• _Raw data_
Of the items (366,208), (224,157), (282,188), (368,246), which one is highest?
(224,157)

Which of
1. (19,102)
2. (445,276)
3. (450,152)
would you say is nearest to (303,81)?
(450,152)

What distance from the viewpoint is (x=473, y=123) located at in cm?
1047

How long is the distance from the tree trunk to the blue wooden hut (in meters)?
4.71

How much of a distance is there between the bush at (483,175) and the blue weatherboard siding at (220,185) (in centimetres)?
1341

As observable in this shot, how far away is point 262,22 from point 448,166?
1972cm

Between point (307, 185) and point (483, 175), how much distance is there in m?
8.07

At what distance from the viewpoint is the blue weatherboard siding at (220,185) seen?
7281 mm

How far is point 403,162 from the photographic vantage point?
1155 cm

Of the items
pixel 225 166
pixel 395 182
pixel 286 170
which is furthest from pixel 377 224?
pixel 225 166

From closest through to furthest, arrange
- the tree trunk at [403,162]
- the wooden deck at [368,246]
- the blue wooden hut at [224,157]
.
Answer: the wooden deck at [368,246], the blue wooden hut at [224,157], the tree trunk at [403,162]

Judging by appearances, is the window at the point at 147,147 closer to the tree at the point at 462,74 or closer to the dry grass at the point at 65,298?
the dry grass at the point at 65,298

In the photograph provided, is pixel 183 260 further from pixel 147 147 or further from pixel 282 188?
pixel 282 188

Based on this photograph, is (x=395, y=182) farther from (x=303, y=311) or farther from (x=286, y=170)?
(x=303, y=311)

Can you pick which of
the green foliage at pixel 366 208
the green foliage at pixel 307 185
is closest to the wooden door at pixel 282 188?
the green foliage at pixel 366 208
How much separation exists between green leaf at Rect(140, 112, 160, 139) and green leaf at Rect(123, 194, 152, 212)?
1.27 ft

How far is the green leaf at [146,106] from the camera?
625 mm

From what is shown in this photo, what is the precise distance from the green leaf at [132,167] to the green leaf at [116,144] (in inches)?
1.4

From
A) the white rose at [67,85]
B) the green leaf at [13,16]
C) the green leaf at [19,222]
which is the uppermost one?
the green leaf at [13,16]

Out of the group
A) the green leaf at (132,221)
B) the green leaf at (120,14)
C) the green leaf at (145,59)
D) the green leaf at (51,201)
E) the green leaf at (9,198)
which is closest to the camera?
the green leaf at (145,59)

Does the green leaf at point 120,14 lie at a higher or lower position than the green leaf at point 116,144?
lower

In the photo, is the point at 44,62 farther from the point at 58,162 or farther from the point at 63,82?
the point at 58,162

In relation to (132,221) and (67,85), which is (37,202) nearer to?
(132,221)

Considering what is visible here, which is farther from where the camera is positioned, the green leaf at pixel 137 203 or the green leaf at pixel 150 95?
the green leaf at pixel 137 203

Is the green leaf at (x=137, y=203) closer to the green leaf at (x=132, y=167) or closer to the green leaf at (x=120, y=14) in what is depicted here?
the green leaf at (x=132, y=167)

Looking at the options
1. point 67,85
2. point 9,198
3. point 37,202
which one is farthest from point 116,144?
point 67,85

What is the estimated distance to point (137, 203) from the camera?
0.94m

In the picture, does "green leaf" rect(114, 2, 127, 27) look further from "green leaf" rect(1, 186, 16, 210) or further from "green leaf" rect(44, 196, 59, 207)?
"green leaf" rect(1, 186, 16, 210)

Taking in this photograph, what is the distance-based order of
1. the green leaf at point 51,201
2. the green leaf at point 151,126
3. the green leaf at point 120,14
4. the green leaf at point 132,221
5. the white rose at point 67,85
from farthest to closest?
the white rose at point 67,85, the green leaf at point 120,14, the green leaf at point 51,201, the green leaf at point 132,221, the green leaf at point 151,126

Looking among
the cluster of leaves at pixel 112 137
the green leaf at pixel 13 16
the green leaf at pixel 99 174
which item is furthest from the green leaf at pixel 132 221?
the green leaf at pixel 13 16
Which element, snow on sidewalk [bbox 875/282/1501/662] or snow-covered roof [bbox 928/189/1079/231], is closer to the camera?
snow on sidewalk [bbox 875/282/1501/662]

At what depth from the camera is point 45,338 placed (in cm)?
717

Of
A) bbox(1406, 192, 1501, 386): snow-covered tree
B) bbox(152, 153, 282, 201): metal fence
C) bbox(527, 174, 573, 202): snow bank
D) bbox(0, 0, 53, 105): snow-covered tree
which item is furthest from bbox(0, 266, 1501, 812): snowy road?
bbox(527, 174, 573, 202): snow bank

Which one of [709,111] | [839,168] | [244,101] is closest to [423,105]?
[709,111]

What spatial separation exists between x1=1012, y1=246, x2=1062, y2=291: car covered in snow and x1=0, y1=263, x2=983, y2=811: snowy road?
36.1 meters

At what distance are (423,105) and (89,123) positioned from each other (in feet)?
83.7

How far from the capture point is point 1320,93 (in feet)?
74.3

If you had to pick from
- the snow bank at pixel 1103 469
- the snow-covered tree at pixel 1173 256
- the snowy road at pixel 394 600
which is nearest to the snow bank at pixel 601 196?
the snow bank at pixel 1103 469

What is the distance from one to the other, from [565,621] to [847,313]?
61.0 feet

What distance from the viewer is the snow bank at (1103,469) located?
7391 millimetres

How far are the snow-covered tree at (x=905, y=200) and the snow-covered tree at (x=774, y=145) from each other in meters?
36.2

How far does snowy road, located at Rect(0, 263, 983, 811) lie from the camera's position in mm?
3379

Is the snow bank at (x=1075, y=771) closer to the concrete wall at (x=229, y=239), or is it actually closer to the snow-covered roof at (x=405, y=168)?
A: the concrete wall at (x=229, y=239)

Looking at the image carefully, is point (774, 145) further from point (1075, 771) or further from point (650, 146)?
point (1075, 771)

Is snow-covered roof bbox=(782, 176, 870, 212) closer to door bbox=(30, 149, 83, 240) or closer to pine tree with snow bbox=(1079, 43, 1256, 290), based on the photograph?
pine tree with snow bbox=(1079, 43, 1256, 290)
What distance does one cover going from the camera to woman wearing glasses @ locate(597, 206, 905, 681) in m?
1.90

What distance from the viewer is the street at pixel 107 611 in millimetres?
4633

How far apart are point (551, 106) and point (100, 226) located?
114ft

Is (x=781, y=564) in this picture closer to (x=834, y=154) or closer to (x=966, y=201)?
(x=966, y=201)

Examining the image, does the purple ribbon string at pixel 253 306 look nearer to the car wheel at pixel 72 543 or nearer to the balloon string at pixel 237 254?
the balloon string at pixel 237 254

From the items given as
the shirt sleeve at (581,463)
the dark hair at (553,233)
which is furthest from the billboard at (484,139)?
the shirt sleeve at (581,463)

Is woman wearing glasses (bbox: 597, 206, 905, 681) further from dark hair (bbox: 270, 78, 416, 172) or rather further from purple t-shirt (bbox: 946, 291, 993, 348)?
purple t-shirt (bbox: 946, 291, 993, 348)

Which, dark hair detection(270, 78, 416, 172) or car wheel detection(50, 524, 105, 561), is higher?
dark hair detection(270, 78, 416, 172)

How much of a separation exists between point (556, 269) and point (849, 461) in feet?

• _Given problem_
Copy every one of the entries above word for word, with nothing left out or changed.

• _Solution to this problem_
Of the items (366,208), (224,157), (282,188), (368,246), which one is highest?
(224,157)

Which of
1. (19,102)
2. (445,276)
3. (450,152)
would you say is nearest to (303,81)?
(450,152)

What distance from the viewpoint is (x=473, y=123) located at in cm?
1047

How long is the distance from the tree trunk to the blue wooden hut (in meters)?
4.71

How much of a distance is there between the bush at (483,175) and the blue weatherboard siding at (220,185) (in centimetres)?
1341

As observable in this shot, how far away is point 262,22 from point 448,166?
1972cm

Between point (307, 185) and point (483, 175), how much distance is there in m?
8.07

At what distance from the viewpoint is the blue weatherboard siding at (220,185) seen?
7281 mm

How far is point 403,162 from the photographic vantage point?
1155 cm

Of the items
pixel 225 166
pixel 395 182
pixel 286 170
which is furthest from pixel 377 224?
pixel 225 166

From closest through to furthest, arrange
- the tree trunk at [403,162]
- the wooden deck at [368,246]
- the blue wooden hut at [224,157]
.
Answer: the wooden deck at [368,246], the blue wooden hut at [224,157], the tree trunk at [403,162]

Judging by appearances, is the window at the point at 147,147 closer to the tree at the point at 462,74 or closer to the dry grass at the point at 65,298?
the dry grass at the point at 65,298

In the photograph provided, is pixel 183 260 further from pixel 147 147 or further from pixel 282 188?
pixel 282 188

Based on this photograph, is (x=395, y=182) farther from (x=303, y=311) or farther from (x=286, y=170)?
(x=303, y=311)

Can you pick which of
the green foliage at pixel 366 208
the green foliage at pixel 307 185
is closest to the wooden door at pixel 282 188?
the green foliage at pixel 366 208
How much separation exists between green leaf at Rect(140, 112, 160, 139) and green leaf at Rect(123, 194, 152, 212)?
1.27 ft

How far is the green leaf at [146,106] from the camera?
625 mm

From what is shown in this photo, what is the precise distance from the green leaf at [132,167] to the green leaf at [116,144] (in inches)?
1.4

From
A) the white rose at [67,85]
B) the green leaf at [13,16]
C) the green leaf at [19,222]
which is the uppermost one?
the green leaf at [13,16]

Out of the group
A) the green leaf at (132,221)
B) the green leaf at (120,14)
C) the green leaf at (145,59)
D) the green leaf at (51,201)
E) the green leaf at (9,198)
which is closest to the camera?
the green leaf at (145,59)

Does the green leaf at point 120,14 lie at a higher or lower position than the green leaf at point 116,144?
lower

In the photo, is the point at 44,62 farther from the point at 58,162 or farther from the point at 63,82?
the point at 58,162

In relation to (132,221) and (67,85), which is (37,202) nearer to?
(132,221)

Considering what is visible here, which is farther from where the camera is positioned, the green leaf at pixel 137 203 or the green leaf at pixel 150 95?
the green leaf at pixel 137 203

Is the green leaf at (x=137, y=203) closer to the green leaf at (x=132, y=167) or closer to the green leaf at (x=120, y=14) in what is depicted here?
the green leaf at (x=132, y=167)

Looking at the options
1. point 67,85
2. point 9,198
3. point 37,202
which one is farthest from point 116,144?
point 67,85

What is the estimated distance to point (137, 203) from the camera?
0.94m

In the picture, does "green leaf" rect(114, 2, 127, 27) look further from "green leaf" rect(1, 186, 16, 210) or further from "green leaf" rect(44, 196, 59, 207)?
"green leaf" rect(1, 186, 16, 210)

Taking in this photograph, what is the distance-based order of
1. the green leaf at point 51,201
2. the green leaf at point 151,126
3. the green leaf at point 120,14
4. the green leaf at point 132,221
5. the white rose at point 67,85
from farthest to closest?
the white rose at point 67,85, the green leaf at point 120,14, the green leaf at point 51,201, the green leaf at point 132,221, the green leaf at point 151,126

Looking among
the cluster of leaves at pixel 112 137
the green leaf at pixel 13 16
the green leaf at pixel 99 174
which item is furthest from the green leaf at pixel 132 221?
the green leaf at pixel 13 16
Which element, snow on sidewalk [bbox 875/282/1501/662] or snow-covered roof [bbox 928/189/1079/231], is closer to the camera?
snow on sidewalk [bbox 875/282/1501/662]

At what depth from the camera is point 45,338 placed (in cm)?
717

Of
A) bbox(1406, 192, 1501, 386): snow-covered tree
B) bbox(152, 153, 282, 201): metal fence
C) bbox(527, 174, 573, 202): snow bank
D) bbox(0, 0, 53, 105): snow-covered tree
which item is furthest from bbox(0, 266, 1501, 812): snowy road?
bbox(527, 174, 573, 202): snow bank

Which one of [709,111] | [839,168] | [244,101] is closest to [423,105]?
[709,111]

What spatial separation exists between x1=1012, y1=246, x2=1062, y2=291: car covered in snow and x1=0, y1=263, x2=983, y2=811: snowy road?
36.1 meters

At what distance are (423,105) and (89,123) positioned from each other (in feet)?
83.7

How far from the capture point is point 1320,93 (in feet)?
74.3

If you had to pick from
- the snow bank at pixel 1103 469
- the snow-covered tree at pixel 1173 256
- the snowy road at pixel 394 600
which is nearest to the snow bank at pixel 601 196?
the snow bank at pixel 1103 469

What is the distance from one to the other, from [565,621] to [847,313]?
61.0 feet

What distance from the viewer is the snow bank at (1103,469) located?
7391 millimetres

How far are the snow-covered tree at (x=905, y=200) and the snow-covered tree at (x=774, y=145) from each other in meters?
36.2

How far does snowy road, located at Rect(0, 263, 983, 811) lie from the camera's position in mm?
3379

Is the snow bank at (x=1075, y=771) closer to the concrete wall at (x=229, y=239), or is it actually closer to the snow-covered roof at (x=405, y=168)?
A: the concrete wall at (x=229, y=239)

Looking at the image carefully, is point (774, 145) further from point (1075, 771) or further from point (650, 146)?
point (1075, 771)

Is snow-covered roof bbox=(782, 176, 870, 212) closer to door bbox=(30, 149, 83, 240) or closer to pine tree with snow bbox=(1079, 43, 1256, 290), based on the photograph?
pine tree with snow bbox=(1079, 43, 1256, 290)
What distance does one cover going from the camera to woman wearing glasses @ locate(597, 206, 905, 681) in m?
1.90

What distance from the viewer is the street at pixel 107 611 in millimetres?
4633

How far apart are point (551, 106) and point (100, 226) located?
114ft

Is (x=781, y=564) in this picture closer to (x=834, y=154) or closer to (x=966, y=201)?
(x=966, y=201)

Examining the image, does the purple ribbon string at pixel 253 306 look nearer to the car wheel at pixel 72 543 or nearer to the balloon string at pixel 237 254?
the balloon string at pixel 237 254

From the items given as
the shirt sleeve at (581,463)
the dark hair at (553,233)
which is furthest from the billboard at (484,139)?
the shirt sleeve at (581,463)

Is woman wearing glasses (bbox: 597, 206, 905, 681) further from dark hair (bbox: 270, 78, 416, 172) or rather further from purple t-shirt (bbox: 946, 291, 993, 348)?
purple t-shirt (bbox: 946, 291, 993, 348)

Which, dark hair detection(270, 78, 416, 172) or car wheel detection(50, 524, 105, 561), is higher?
dark hair detection(270, 78, 416, 172)

How much of a separation exists between point (556, 269) and point (849, 461) in feet?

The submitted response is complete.